Segment Start: Provided information
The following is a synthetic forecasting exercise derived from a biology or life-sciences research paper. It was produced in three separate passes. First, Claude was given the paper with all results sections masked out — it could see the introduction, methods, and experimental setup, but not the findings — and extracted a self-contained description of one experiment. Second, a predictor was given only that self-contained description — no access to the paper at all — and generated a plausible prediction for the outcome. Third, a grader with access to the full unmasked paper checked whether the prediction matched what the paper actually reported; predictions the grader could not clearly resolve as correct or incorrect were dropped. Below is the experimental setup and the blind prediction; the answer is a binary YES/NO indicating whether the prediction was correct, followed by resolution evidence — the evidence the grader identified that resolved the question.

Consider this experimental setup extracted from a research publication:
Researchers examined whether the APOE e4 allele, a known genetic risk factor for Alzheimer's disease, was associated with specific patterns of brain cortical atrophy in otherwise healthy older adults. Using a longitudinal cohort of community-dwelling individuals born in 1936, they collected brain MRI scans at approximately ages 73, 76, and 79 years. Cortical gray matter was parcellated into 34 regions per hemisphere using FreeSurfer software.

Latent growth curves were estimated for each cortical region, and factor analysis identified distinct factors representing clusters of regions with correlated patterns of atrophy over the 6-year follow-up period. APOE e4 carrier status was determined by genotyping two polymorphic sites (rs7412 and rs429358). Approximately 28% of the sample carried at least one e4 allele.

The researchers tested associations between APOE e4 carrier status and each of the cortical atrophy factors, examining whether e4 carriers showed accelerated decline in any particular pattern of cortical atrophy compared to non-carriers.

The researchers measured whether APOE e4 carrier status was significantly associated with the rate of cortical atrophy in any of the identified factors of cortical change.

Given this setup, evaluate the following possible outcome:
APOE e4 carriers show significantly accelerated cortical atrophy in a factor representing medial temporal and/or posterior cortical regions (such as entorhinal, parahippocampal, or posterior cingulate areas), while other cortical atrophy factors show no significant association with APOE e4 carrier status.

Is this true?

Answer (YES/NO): NO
Segment End: Provided information
■ Assigned task:
Show every line above in which the word "each" is found.

■ Answer space:
Latent growth curves were estimated for each cortical region, and factor analysis identified distinct factors representing clusters of regions with correlated patterns of atrophy over the 6-year follow-up period. APOE e4 carrier status was determined by genotyping two polymorphic sites (rs7412 and rs429358). Approximately 28% of the sample carried at least one e4 allele.
The researchers tested associations between APOE e4 carrier status and each of the cortical atrophy factors, examining whether e4 carriers showed accelerated decline in any particular pattern of cortical atrophy compared to non-carriers.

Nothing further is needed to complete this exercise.